Profile Books, 2015, 150 pages, £9.99
Published last month, Raja Shehadeh’s new book, Language of War, Language of Peace, is a reflection on Edward Said’s interest in culture, language, and politics. This book is the culmination of the accomplished, scholarly work of an experienced jurist, humanist, and clearly gifted writer.
Known for his enduring positivity, Shehadeh stretches his optimism to the limits, exploring the theme of language and its misuse in an attempt to test its relevance regarding the main turning points of the Palestine-Israel conflict. In his own words, he was guided by “Edward [Said’s] often-repeated aphorism, borrowed from Antonio Gramsci: ‘Pessimism of the intellect, optimism of the will’.”

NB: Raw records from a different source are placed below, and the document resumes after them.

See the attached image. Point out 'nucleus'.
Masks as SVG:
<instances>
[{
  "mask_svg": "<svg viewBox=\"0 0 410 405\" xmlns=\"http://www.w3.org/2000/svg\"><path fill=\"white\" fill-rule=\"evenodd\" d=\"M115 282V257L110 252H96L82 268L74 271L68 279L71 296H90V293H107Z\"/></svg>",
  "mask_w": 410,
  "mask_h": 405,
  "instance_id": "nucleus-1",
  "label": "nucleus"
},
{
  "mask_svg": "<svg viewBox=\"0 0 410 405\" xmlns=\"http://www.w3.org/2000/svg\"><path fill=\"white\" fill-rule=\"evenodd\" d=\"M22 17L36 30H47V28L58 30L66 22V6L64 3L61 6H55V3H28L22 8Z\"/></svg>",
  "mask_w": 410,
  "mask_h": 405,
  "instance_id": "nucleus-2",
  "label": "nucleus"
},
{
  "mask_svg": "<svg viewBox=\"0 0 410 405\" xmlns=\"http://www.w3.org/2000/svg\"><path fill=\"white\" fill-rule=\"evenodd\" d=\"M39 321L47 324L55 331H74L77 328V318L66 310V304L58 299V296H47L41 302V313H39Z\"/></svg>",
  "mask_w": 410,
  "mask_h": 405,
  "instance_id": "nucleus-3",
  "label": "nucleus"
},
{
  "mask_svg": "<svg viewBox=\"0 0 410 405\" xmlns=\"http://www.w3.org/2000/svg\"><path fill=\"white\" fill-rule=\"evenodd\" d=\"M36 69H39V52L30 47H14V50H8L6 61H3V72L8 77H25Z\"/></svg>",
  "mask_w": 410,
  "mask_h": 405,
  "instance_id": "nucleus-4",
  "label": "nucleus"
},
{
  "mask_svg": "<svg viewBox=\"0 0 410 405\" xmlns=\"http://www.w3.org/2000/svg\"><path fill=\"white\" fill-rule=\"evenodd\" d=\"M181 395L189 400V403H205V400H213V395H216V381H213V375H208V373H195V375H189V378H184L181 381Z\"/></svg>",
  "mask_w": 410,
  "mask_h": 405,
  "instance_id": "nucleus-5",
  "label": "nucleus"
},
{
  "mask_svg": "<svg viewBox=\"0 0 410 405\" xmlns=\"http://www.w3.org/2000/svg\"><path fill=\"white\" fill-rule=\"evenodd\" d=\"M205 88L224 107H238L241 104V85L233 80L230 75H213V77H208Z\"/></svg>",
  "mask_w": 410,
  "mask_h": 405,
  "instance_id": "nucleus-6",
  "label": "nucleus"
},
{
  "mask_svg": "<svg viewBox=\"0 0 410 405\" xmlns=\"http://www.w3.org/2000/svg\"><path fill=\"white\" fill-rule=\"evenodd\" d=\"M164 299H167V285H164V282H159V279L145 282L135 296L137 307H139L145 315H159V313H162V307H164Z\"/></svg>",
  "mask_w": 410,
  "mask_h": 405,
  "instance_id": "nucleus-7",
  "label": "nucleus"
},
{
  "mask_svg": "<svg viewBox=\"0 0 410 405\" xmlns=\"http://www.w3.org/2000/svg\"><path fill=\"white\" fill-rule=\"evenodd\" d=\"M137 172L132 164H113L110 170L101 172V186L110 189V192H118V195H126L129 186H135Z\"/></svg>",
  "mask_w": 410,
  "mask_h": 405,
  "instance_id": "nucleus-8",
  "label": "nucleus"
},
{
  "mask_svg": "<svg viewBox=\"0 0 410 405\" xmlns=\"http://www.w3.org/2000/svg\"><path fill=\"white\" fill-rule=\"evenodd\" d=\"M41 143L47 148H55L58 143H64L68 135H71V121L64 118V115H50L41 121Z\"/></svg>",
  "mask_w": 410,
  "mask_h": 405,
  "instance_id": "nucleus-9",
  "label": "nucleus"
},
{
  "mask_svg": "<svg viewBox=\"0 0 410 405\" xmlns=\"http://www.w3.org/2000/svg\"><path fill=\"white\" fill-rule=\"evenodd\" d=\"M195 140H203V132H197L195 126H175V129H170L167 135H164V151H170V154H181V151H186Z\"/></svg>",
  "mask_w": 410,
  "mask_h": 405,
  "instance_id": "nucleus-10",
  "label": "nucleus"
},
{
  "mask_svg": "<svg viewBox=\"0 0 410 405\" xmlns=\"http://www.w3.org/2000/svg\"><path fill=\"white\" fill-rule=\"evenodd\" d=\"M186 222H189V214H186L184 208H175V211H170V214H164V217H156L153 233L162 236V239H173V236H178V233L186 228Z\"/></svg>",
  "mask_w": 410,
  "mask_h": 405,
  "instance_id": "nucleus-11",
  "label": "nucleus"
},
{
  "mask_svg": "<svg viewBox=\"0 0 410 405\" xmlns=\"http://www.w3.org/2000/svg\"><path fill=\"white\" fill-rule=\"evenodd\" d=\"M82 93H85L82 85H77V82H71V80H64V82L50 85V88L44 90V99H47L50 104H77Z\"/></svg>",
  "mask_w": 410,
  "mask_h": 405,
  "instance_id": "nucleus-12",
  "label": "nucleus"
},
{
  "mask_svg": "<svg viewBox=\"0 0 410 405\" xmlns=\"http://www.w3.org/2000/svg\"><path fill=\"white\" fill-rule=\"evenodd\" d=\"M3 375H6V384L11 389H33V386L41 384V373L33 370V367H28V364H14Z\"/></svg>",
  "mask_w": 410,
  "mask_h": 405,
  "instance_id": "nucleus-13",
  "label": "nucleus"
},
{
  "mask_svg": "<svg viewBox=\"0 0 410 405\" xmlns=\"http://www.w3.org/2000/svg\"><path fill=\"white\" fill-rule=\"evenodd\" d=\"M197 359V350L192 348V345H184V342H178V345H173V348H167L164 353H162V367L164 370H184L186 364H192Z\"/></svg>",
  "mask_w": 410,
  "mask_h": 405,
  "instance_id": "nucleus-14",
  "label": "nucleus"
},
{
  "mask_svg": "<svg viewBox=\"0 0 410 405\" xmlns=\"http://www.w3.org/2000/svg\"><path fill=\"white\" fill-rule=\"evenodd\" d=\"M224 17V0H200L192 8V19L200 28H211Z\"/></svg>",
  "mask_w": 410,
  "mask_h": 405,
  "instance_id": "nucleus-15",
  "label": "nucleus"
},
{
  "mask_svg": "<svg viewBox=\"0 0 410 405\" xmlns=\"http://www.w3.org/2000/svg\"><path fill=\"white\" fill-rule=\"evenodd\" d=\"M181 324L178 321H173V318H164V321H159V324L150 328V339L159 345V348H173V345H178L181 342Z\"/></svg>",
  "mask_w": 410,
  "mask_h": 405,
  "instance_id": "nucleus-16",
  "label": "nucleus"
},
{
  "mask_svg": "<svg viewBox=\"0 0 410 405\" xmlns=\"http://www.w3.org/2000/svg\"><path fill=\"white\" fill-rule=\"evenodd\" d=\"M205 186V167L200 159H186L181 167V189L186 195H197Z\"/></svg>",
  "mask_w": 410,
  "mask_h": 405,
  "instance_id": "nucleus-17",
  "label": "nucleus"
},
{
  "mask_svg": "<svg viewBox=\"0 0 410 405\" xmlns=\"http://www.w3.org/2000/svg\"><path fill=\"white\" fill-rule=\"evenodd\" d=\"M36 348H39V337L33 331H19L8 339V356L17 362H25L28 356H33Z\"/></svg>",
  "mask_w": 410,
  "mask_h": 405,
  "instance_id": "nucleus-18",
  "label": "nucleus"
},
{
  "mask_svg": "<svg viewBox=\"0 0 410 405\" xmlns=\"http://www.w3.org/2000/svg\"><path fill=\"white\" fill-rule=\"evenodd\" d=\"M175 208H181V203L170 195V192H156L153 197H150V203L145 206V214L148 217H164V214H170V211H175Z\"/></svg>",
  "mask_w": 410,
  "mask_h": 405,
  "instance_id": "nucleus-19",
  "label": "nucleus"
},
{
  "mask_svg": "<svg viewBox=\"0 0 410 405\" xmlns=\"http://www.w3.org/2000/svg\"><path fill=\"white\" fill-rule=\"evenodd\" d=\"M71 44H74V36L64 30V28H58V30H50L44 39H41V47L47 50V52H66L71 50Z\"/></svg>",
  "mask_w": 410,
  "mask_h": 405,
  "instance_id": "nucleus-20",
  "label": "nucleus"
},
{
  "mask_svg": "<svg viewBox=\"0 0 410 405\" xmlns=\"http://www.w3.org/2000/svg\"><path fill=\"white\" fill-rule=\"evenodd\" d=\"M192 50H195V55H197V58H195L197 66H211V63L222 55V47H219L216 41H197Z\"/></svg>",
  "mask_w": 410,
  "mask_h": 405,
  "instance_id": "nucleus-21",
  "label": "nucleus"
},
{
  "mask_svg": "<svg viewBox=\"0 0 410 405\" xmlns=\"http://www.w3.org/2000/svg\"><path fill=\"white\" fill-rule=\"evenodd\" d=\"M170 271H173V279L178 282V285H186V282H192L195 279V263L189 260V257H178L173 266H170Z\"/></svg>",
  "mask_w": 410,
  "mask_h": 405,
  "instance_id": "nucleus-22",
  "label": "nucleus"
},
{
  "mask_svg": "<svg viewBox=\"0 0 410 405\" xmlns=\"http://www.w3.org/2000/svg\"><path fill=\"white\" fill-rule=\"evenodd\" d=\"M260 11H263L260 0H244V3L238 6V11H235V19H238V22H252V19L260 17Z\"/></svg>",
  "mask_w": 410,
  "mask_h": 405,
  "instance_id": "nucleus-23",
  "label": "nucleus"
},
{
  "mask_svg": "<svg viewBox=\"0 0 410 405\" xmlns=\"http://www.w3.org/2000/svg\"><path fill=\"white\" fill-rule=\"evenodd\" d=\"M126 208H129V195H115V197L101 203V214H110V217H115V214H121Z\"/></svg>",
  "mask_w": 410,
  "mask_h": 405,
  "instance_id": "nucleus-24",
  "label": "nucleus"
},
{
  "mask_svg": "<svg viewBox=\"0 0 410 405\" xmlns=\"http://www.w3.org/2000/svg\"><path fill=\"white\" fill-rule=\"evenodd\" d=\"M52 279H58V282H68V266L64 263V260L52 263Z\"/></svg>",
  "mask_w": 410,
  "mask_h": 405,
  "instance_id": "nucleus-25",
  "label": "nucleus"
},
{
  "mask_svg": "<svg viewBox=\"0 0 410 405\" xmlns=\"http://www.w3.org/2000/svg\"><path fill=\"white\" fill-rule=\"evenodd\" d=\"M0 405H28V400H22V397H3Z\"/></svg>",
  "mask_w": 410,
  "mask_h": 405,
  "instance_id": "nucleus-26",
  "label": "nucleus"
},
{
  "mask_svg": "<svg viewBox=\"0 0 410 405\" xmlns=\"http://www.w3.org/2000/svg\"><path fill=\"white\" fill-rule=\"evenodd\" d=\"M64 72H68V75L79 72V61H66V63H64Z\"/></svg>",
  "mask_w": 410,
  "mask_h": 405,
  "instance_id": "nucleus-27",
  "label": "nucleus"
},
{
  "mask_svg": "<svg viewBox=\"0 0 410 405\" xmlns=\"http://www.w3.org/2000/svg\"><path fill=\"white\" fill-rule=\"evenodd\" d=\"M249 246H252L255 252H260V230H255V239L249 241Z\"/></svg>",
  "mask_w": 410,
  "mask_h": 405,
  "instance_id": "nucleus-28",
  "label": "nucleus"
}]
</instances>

He writes subjectively on the wars of 1948 and 1967 and, later, he challenges the “goodness” of the wall, not just as a lawyer but also as a neighbor. Shehadeh goes on to critically reflect upon the dynamics of the peace process, from Oslo to the final round of failed negotiations under the supervision of John Kerry, using his knowledge of the internal affairs and procedures. He also provides a necessarily current, timely, and accurate analysis of the recent violence experienced in Jerusalem, as well as the summer 2014 war on Gaza. All throughout the book, references and numbers are provided, as well as extensive notes at the end of the book, making it not just a very informative volume but also a comprehensively written one.
“And indeed language continues to reveal how censorious Israeli leaders were, even of Palestinians’ dreams. During the course of the negotiation a message sent by prime minister Benjamin Netanyahu to US secretary of State John Kerry, included a YouTube video of the popular Palestinian vocalist Mohammed Assaf dubbed Mahboub Al-Arab (beloved by the Arabs), who won first place in the popular TV contest, Arab Idol, and was later made a goodwill ambassador for UNRWA…Israel considered the way Assaf sang longingly about cities in Israel that were once Palestinian an incitement.”
In reading this beautifully written book, you are left without doubt that this is perhaps one of Shehadeh’s most angry and despairing writings. It is so telling to see a writer known for his passion, love, and optimism, writing bleak truths with smaller margins left for hope than ever before. Raja Shehadeh finds this hope in the growing BDS movement, or the “counter-boycott” as he calls it. Drawing inspiration from Archbishop Desmond Tutu, he argues, ”Civil society must step into the breach, as it did in South Africa’s struggle against apartheid.”
This book is perhaps an attempt by one of the most eloquent Palestinian writers to express his anger at the rhetorical use of language itself to stretch narratives, making them fit multiple dimensions of meaning through the possibility of words. Mukharribiin, infiltrators, terrorist, framework, road map, sumoud, aliya, fidayeen, shabab, and Nakba, these are only some of the words that Shehadeh is deconstructing to demonstrate the possible misuse of language, convolution of expression, and the exploitation of words.